Nonno, figlio e nipote|Dalle stragi allo champagne - Live Sicilia

Nonno, figlio e nipote|Dalle stragi allo champagne

La saga mafiosa dei Farinella

PALERMO – Per i Farinella la mafia è una questione di famiglia. Mafioso era Giuseppe Peppino Farinella, morto tre anni fa. Mafioso è il figlio Mico e mafioso, forse, è pure il figlio di quest’ultimo, che si chiama Giuseppe come il nonno.

Peppino, il nonno stragista

Peppino Farinella è morto all’ospedale di Parma nel 2017. Aveva 91 anni. Il boss stragista di San Mauro Castelverde era detenuto al carcere duro dal 1994. Faceva parte della cupola di Cosa Nostra che diede il via libera alle stragi di Capaci e via D’Amelio. Un tempo legato ai capimafia palermitani, si era schierato con i corleonesi.

Gli ultimi mesi di vita li aveva trascorsi nel centro clinico ospedaliero. La sua condizione riaprì i dibattito sul 41 bis. Il Tribunale di sorveglianza avrebbe dovuto trattare la richiesta di differimento della pena. Non fece in tempo. La Cassazione aveva accolto il ricorso del legale di Farinella, l’avvocato Valerio Vianello, ribadendo il principio di umanità della pena. Per confermare il carcere duro a un detenuto anziano e malato occorreva spiegare come fossero conciliabili “l’affermata capacità delinquenziale” con “l’effettiva possibilità di esprimerla concretamente” nelle “pur accertate condizioni patologiche in cui egli versa”.

Secondo i pubblici ministeri, al contrario, Peppino Farinella era “portatore di un altissimo tasso di pericolosità sociale”, capo di un clan “ancora operante”, senza che vi fossero stati segnali di dissociazione, anzi “anche durante la detenzione ha continuato a comunicare con il sodalizio” e “si era dimostrato capace di mettervi a capo il figlio e poi il genero e di organizzare gravi delitti all’interno del carcere”.

Mico ha evitato l’ergastolo

In carcere nel blitz di oggi torna il figlio di Giuseppe, Domenico Mico Farinella, 57 anni. Anche lui fu arrestato nel 1994. L’anno scorso un ricalcolo della pena basato sull’indulto gli spalancò inaspettatamente le porte del carcere dove altrimenti sarebbe dovuto restare per sempre.

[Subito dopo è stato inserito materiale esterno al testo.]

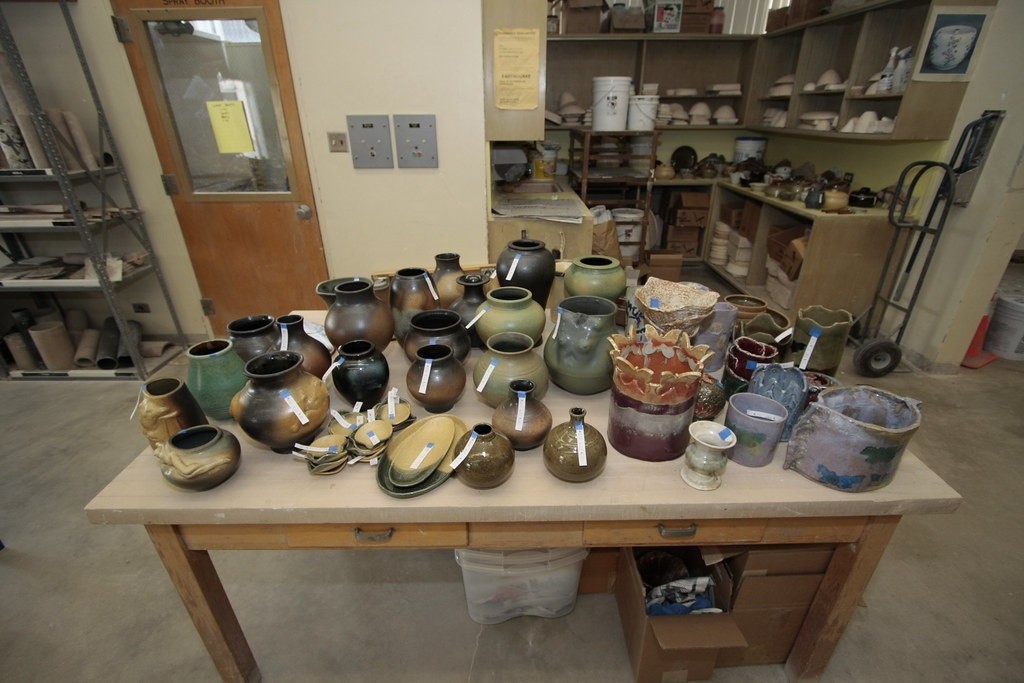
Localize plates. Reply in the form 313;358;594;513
375;413;469;499
388;416;455;487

Nel suo curriculum criminale ci sono tre condanne a 12, 26 e 30 anni. Se si sommano due condanne superiori a 24 anni scatta l’ergastolo. Così è stato per Farinella. Nel ricalcolo della pena, però, si scoprì che quella a 26 anni andava ridotta a 23. Dunque l’anno scorso sono venuti meno i presupposti per l’ergastolo e Farinella è stato scarcerato.

Tra le condanne subite c’è quella condivisa con il cognato Santi Pullarà, boss del mandamento palermitano di Santa Maria di Gesù (Farinella ha sposato una Pullarà) per l’omicidio di Antonino Cusimano, assassinato con tre colpi di pistola nelle campagne di Castelbuono, il 2 ottobre del 1990. Cusimano, titolare di un’agenzia di assicurazione, sarebbe stato assassinato per non avere pagato dei debiti a persone protette dai Farinella. Il movente è sempre rimasto oscuro.

“Il rampollo al fianco del padre”

Tra gli undici fermati di oggi c’è anche il figlio di Mico Farinella, Giuseppe. È lui che all’età di 27 anni avrebbe guidato il mandamento mafioso durante la detenzione del padre e nell’ultimo anno vissuto da Mico Farinella al soggiorno obbligato a Voghera. Del giovane Farinella si parlò quando aveva appena vent’anni. Nel 2013 fu arrestato per aggressione aggravata. Insieme ad altri quattro ragazzi se l’era presa con il gestore di un pub in piazza Unità d’Italia che aveva chiamato la polizia perché gli era stata rubata una bottiglia di champagne. Il giovane Farinella ha patteggiato una condanna a otto mesi.